Given exercise A =
Duplicate the stretch of the Captain Underpants text from "Spouse cracks me" through "light saber.  Naturally.".
Given exercise B =
Answer these questions using the Captain Underpants text:
(i) How old is the eldest son?
(ii) When did the wand appear inside the home?
(iii) What did the boys identify the gadget as?

Captain Underpants

Spouse cracks me up.  Our eldest son is nearly seven years old.  His brother is a close 21-months behind.  You’d think that after surviving an infant and a toddler, then two toddlers, two preschoolers, a kindergartener and a preschooler, and finally, a first-grader and a rising kindergartener, that he would know you still can’t leave anything of value out!  Case in point: the detached hose sprayer thing.  For mysterious reasons, sometime last fall, a wand of some sort that apparently attaches to the garden hose appeared inside our home.  Likely it was purchase to “wash off the boat.”  Not that I witnessed any such action.  The boys identified this three-foot tall, black, rubber-wrapped gadget as a light saber.  Naturally.

Data section =
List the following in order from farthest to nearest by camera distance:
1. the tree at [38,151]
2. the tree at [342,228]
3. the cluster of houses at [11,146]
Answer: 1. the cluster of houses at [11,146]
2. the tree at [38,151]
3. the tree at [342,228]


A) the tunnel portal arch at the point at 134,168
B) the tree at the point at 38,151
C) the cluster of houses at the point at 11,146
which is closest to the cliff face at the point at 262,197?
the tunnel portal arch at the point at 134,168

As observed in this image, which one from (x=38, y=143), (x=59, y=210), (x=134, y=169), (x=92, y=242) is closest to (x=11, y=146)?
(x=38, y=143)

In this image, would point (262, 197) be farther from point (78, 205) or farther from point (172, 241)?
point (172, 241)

...

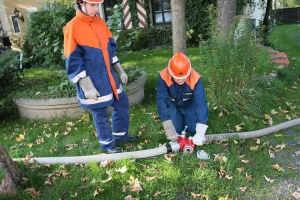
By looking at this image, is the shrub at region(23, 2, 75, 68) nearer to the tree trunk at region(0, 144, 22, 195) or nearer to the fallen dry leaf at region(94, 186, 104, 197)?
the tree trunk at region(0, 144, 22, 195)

Exercise result A =
Spouse cracks me up.  Our eldest son is nearly seven years old.  His brother is a close 21-months behind.  You’d think that after surviving an infant and a toddler, then two toddlers, two preschoolers, a kindergartener and a preschooler, and finally, a first-grader and a rising kindergartener, that he would know you still can’t leave anything of value out!  Case in point: the detached hose sprayer thing.  For mysterious reasons, sometime last fall, a wand of some sort that apparently attaches to the garden hose appeared inside our home.  Likely it was purchase to “wash off the boat.”  Not that I witnessed any such action.  The boys identified this three-foot tall, black, rubber-wrapped gadget as a light saber.  Naturally.

Exercise result B =
(i) Nearly seven years old.
(ii) Sometime last fall.
(iii) A light saber.